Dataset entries
□ □ □ □ □

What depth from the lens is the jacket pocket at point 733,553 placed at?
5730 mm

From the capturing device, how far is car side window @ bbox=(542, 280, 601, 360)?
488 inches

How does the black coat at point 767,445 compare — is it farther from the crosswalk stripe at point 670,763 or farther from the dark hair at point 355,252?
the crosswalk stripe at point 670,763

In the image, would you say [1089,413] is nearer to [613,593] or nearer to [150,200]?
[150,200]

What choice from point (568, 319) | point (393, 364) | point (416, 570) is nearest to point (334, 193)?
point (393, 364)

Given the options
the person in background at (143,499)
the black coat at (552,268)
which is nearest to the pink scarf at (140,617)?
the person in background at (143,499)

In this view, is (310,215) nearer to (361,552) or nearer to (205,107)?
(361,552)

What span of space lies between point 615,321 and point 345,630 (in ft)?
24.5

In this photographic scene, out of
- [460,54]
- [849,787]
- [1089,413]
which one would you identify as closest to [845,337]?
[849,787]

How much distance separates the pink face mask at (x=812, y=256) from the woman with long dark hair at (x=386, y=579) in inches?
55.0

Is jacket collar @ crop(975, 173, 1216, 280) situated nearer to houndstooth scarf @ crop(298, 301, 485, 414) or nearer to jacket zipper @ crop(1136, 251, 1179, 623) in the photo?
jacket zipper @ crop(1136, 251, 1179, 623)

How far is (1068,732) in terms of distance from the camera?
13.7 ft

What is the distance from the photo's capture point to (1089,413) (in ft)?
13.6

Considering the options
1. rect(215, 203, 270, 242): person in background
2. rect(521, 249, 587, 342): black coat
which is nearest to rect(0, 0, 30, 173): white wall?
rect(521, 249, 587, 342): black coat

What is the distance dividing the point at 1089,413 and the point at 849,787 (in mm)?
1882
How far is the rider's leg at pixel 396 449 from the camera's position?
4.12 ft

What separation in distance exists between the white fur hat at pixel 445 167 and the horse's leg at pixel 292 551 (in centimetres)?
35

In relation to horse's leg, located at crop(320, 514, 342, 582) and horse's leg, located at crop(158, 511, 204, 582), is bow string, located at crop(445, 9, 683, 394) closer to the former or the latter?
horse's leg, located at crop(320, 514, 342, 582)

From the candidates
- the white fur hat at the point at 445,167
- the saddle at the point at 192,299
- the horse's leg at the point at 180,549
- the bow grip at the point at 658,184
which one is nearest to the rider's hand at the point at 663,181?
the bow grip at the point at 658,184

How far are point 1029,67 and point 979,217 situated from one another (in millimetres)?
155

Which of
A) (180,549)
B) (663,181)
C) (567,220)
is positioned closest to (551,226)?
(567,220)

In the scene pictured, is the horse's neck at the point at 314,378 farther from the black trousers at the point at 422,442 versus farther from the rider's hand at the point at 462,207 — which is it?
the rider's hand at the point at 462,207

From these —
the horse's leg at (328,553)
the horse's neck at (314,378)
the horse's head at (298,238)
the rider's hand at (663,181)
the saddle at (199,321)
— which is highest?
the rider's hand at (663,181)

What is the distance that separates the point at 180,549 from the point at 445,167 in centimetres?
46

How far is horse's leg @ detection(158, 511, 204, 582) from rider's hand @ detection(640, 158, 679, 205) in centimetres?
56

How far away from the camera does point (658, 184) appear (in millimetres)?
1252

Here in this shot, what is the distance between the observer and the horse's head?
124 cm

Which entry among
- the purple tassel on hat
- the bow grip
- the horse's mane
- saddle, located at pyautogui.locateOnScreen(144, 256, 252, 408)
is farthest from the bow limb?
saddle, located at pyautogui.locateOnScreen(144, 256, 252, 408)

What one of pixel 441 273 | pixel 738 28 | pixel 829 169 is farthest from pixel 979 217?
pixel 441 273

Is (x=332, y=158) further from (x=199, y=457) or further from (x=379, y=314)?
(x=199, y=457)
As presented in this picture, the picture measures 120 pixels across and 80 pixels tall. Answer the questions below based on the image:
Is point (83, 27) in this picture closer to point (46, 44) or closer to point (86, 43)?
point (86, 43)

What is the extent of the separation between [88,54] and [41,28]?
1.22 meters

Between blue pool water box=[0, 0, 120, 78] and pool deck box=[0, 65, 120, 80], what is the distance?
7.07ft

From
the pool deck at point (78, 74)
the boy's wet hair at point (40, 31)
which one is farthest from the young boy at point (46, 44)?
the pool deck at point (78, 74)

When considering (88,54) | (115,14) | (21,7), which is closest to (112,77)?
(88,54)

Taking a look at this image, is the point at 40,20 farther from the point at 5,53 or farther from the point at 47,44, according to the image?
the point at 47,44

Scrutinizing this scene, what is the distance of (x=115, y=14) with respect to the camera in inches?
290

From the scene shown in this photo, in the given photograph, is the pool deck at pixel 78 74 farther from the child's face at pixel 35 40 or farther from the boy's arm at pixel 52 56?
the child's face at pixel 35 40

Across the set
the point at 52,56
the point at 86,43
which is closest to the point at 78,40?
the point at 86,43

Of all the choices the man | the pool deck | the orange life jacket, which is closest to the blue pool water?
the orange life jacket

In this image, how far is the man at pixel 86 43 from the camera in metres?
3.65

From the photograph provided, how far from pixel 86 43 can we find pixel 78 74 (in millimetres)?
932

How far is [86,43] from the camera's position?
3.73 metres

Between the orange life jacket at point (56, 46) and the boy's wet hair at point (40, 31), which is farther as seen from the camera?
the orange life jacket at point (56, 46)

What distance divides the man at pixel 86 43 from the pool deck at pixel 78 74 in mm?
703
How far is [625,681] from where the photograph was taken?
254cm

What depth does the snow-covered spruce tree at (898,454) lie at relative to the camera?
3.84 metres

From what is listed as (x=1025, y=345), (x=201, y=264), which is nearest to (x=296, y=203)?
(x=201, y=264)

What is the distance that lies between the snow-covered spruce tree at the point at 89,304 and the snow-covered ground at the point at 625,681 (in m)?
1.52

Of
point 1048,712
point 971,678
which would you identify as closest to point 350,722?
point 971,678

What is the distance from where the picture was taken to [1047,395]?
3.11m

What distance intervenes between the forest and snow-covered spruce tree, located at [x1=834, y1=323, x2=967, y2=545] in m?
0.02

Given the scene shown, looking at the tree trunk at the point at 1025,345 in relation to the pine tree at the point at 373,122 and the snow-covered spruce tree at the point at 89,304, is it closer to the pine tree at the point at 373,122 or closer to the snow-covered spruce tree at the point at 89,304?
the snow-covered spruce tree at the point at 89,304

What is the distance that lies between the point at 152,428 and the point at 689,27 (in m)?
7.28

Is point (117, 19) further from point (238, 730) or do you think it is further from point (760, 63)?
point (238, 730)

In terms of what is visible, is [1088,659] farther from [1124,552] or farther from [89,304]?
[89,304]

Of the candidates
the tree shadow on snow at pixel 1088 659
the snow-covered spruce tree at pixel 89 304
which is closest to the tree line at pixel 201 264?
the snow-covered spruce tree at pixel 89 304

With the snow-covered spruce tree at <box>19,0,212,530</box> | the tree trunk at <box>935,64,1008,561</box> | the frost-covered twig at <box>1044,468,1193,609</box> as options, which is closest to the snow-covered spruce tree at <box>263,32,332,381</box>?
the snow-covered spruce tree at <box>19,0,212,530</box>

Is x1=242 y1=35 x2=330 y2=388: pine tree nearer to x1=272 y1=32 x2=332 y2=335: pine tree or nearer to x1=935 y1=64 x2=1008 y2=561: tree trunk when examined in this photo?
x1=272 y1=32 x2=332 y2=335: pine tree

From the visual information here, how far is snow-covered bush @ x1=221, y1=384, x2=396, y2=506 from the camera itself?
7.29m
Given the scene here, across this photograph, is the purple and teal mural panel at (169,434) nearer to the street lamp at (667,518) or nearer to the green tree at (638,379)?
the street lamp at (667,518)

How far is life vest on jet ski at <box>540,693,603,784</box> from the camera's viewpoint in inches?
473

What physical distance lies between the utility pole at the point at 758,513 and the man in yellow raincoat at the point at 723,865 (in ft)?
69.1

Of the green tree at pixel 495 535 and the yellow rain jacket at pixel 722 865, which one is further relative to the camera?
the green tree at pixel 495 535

□ □ □ □ □

● **Aim of the exercise**: Return every line from the one holding "From the visual" through the end of the data, exactly as it appears, with both ends kept and nothing else.

● **Completed exercise**:
From the visual information here, how far is snow-covered bush @ x1=221, y1=384, x2=396, y2=506 from the camera itself?
7.29m
Given the scene here, across this photograph, is the purple and teal mural panel at (169,434) nearer to the street lamp at (667,518) or nearer to the green tree at (638,379)?
the street lamp at (667,518)

How far is life vest on jet ski at <box>540,693,603,784</box> from the camera's viewpoint in inches?
473

What physical distance lies between the utility pole at the point at 758,513 and the man in yellow raincoat at the point at 723,865 (in ft)?
69.1

Of the green tree at pixel 495 535 and the yellow rain jacket at pixel 722 865, which one is further relative to the camera?
the green tree at pixel 495 535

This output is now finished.